▸ Text for analysis
========
Gotta trust me on this one.
Yom is a clarinetist who plays the earthier “G” (as opposed to the more normal Bb) clarinet along with bassist Claude Tchamithcian, cellist Farid D and Bijan Chemirani, who takes on a slew of Middle Eastern percussive things like the daf, bendir and zarb. So, what do you do for an hour’s worth of music with these instruments? Why not make a musical out of Moses’ Biblical account of the Exodus of the Jewish People out of Egypt and into the Promised Land? It works! And better than the Christian Bale version of the movie!
========
▸ Dataset content
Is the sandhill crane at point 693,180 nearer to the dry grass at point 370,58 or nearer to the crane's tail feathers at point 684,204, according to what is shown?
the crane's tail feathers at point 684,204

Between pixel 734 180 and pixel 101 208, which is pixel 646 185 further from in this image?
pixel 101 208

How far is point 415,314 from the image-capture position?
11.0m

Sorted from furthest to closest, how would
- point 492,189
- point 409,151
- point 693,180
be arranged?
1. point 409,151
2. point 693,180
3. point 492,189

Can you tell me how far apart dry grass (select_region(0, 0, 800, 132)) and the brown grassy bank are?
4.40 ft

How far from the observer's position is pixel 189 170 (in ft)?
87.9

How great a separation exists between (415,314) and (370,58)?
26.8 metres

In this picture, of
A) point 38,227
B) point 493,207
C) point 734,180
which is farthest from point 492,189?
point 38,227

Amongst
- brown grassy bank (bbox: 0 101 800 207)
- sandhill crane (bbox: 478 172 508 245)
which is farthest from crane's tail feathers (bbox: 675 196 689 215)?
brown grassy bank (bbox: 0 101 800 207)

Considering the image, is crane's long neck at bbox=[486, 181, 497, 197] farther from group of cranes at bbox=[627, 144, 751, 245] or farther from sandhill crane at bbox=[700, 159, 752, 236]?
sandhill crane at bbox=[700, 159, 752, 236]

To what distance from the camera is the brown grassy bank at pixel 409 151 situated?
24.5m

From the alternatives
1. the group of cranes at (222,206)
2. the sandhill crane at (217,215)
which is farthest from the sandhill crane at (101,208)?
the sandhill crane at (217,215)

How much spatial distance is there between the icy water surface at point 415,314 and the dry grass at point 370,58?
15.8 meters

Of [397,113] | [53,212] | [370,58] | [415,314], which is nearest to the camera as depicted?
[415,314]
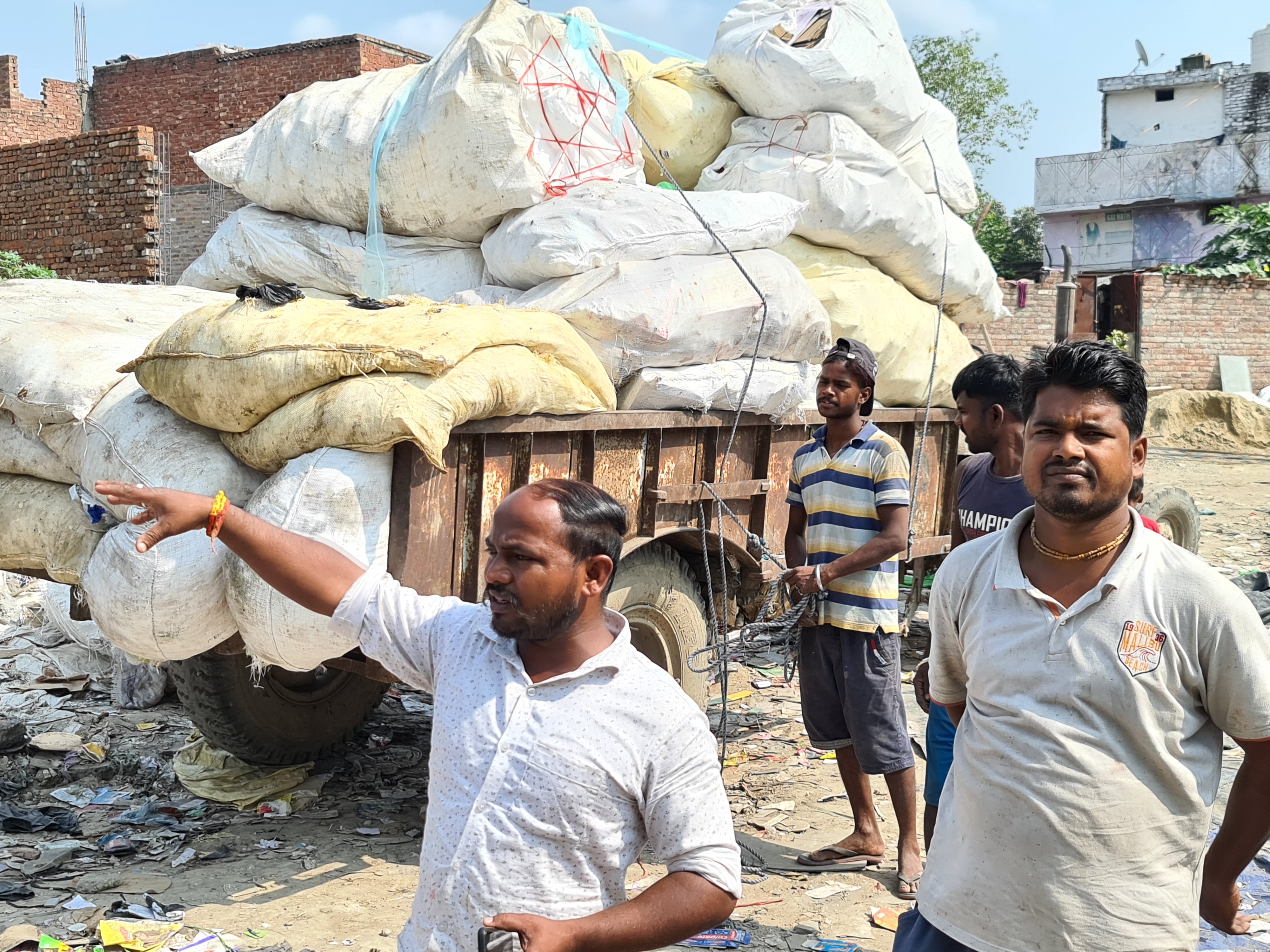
========
▸ Task directions
Please continue the music review about clarinetist Yom from the point where it stops. The records have nothing to do with the text.

▸ Reply
There are 14 connected movements to this suite, and it’s best to take it in altogether in one sitting encounter. You get agonizing reeds that evoke feelings of crying to God, mystical strings that take you from plagues to the Red Sea and to the Sinai desert, and percussion that guide you on this odyssey of religious freedom. There is a mix of structure and improvisation, which makes much of the music feel like Israeli and Greek music of a generation ago in the local smoky taverns. Here, in this context you can feel the revolts of a people, the plots and subplots of conflict between Moses and Pharoah, and Moses and his people. Conflicts of cultures, religion and politics (sound familiar?) are exquisitely portrayed here, with sighs as well as divine communications being expressed by each artist, both individually and collectively.
If you loved the book, you’ll love the music, and vice versa.